> Goal 1: Translate into Spanish this sentence from the OpenLexer architecture page: "This page explains how OpenLexer works internally."
> Goal 2: Reproduce the passage of the OpenLexer architecture page between "Architecture and Internals" and "debug complex issues.", inclusive.

Architecture and Internals

This page explains how OpenLexer works internally. Understanding these concepts helps you write better specifications and debug complex issues.

System Overview

┌─────────────────────────────────────────────────────────────┐
│                      OpenLexer                              │
├─────────────────────────────┬───────────────────────────────┤
│        Lexer Generator      │       Parser Generator        │
│          (lexgen)           │         (parsegen)            │
├─────────────────────────────┼───────────────────────────────┤
│ 1. Parse .l file            │ 1. Parse .y file              │
│ 2. Compile regexes → NFA    │ 2. Build grammar structure    │
│ 3. NFA → DFA conversion     │ 3. Compute FIRST/FOLLOW sets  │
│ 4. DFA minimization         │ 4. Build LR(0) item sets      │
│ 5. Generate code            │ 5. Build LALR(1) tables       │
│                             │ 6. Generate code              │
└─────────────────────────────┴───────────────────────────────┘

Lexer Generation Pipeline

Stage 1: Parsing the .l File

The lexer spec parser (lexgen::rules) extracts:

Definitions: Named patterns like DIGIT [0-9]
Start conditions: %x COMMENT, %s STRING
Rules: Pattern-action pairs
Prologue/Epilogue: User code to embed

#![allow(unused)]
fn main() {
// Internal representation
struct LexerSpec {
    rules: Vec<Rule>,           // Pattern → Action mappings
    definitions: HashMap<String, String>,
    start_conditions: Vec<StartCondition>,
    prologue: String,
    epilogue: String,
}
}

Stage 2: Regex → NFA (Thompson's Construction)

> Information given:
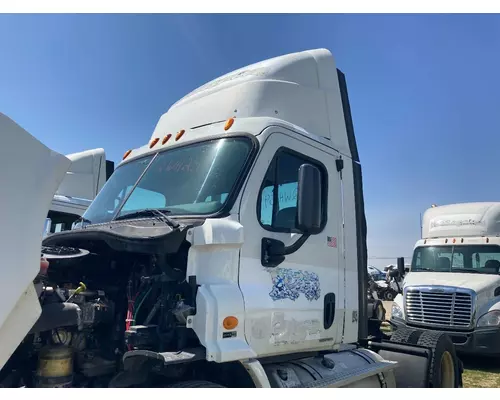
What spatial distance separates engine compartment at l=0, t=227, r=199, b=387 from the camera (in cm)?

...

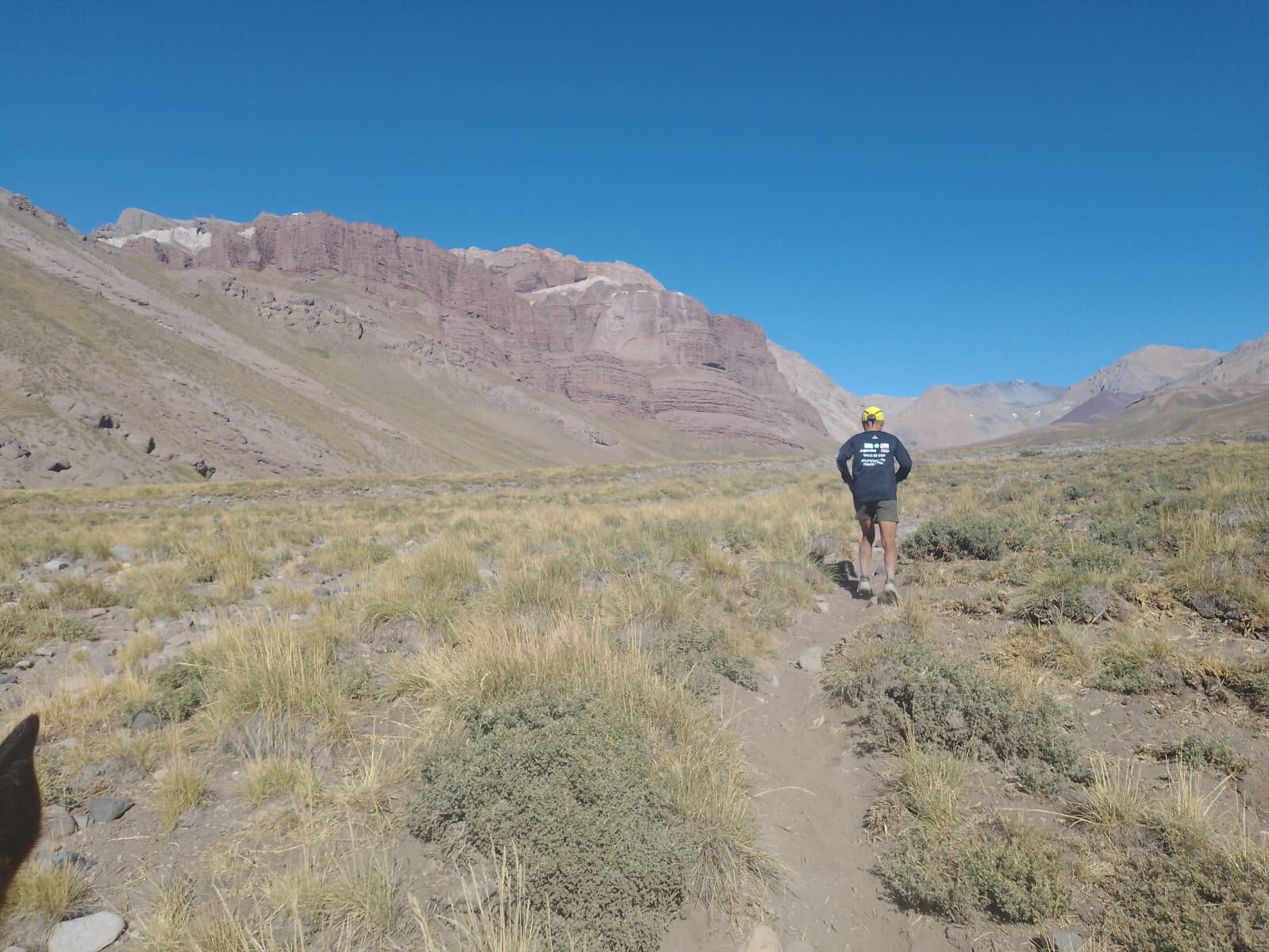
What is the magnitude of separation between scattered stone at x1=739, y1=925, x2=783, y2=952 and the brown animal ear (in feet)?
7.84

> Task response 1: Esta página explica cómo funciona OpenLexer internamente.

> Task response 2:
Architecture and Internals

This page explains how OpenLexer works internally. Understanding these concepts helps you write better specifications and debug complex issues.